Small Pieces Loosely Joined (original) (raw)

First reactions...

"This is a book to savor. Not to speed read. I am not a techie - but I ardently believe the Web will change everything. David has made me laugh ... and frown ... and pause and think ... and scribble furiously in the margins ... and call friends a continent away for long conversations. That's exactly the right mood for exploring the consequences of the most profound medium of social and political and economic change in hundreds of years."

Tom Peters

"Someday, someone was going to notice that the Internet is not just virtual, but instead connects to, and fundamentally affects, society. In this rich and beautiful text, Weinberger weaves an account of the places in our social and conceptual fabric where the Internet will pull, and possibly tear. This is not a book about the Internet and society; it is about society, marked with the net. "
--
EXERCISE — Translate this sentence from the early reactions to Small Pieces Loosely Joined into Spanish: "In this rich and beautiful text, Weinberger weaves an account of the places in our social and conceptual fabric where the Internet will pull, and possibly tear." You won't need the records for this.

Spatial grounding data
--
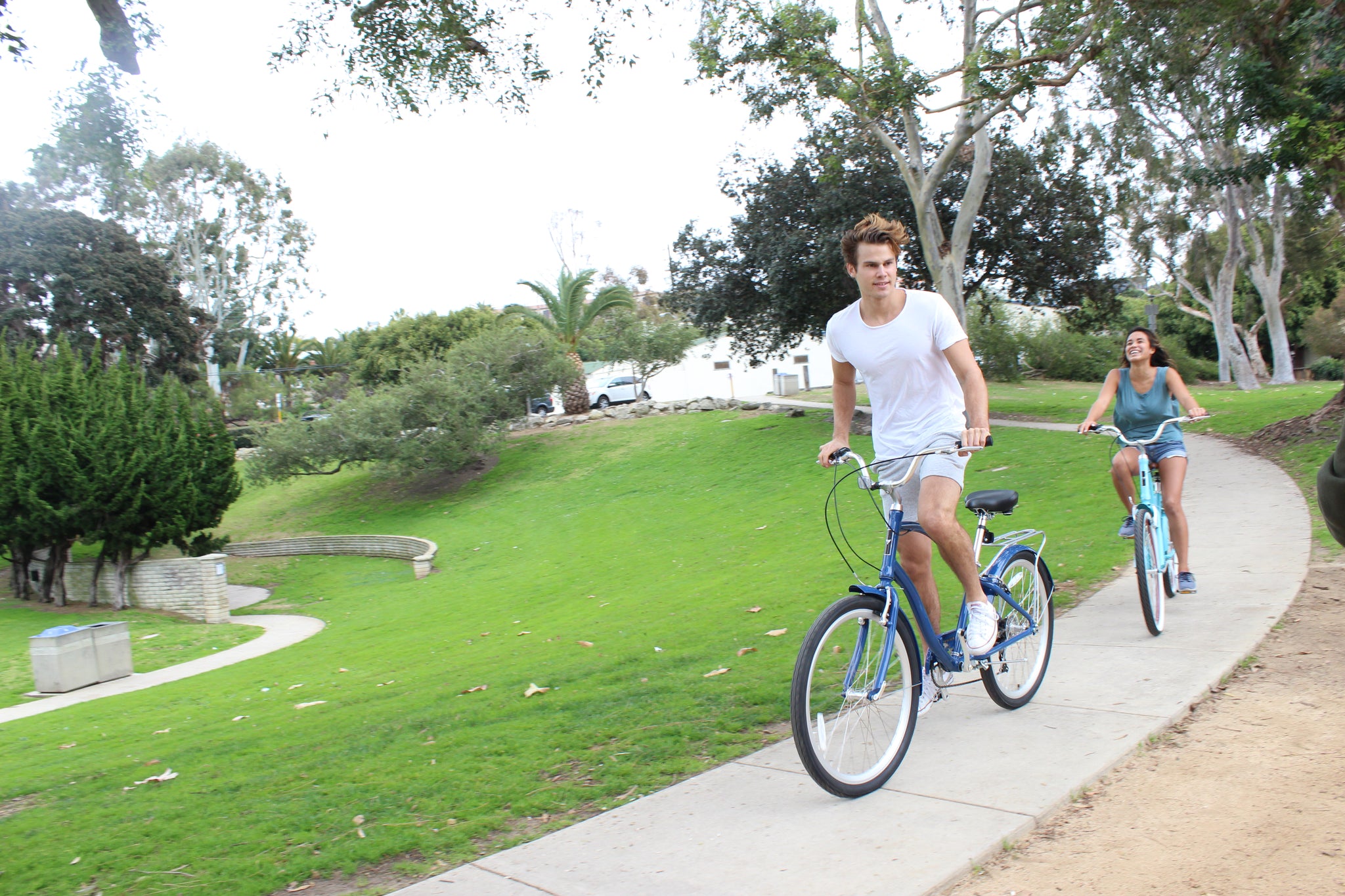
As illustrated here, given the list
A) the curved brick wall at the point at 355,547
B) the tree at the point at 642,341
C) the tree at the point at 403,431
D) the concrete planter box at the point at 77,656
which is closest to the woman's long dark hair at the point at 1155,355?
the concrete planter box at the point at 77,656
--
OUTPUT BELOW — En este texto rico y hermoso, Weinberger teje un relato de los lugares de nuestro tejido social y conceptual donde Internet tirará y, posiblemente, rasgará.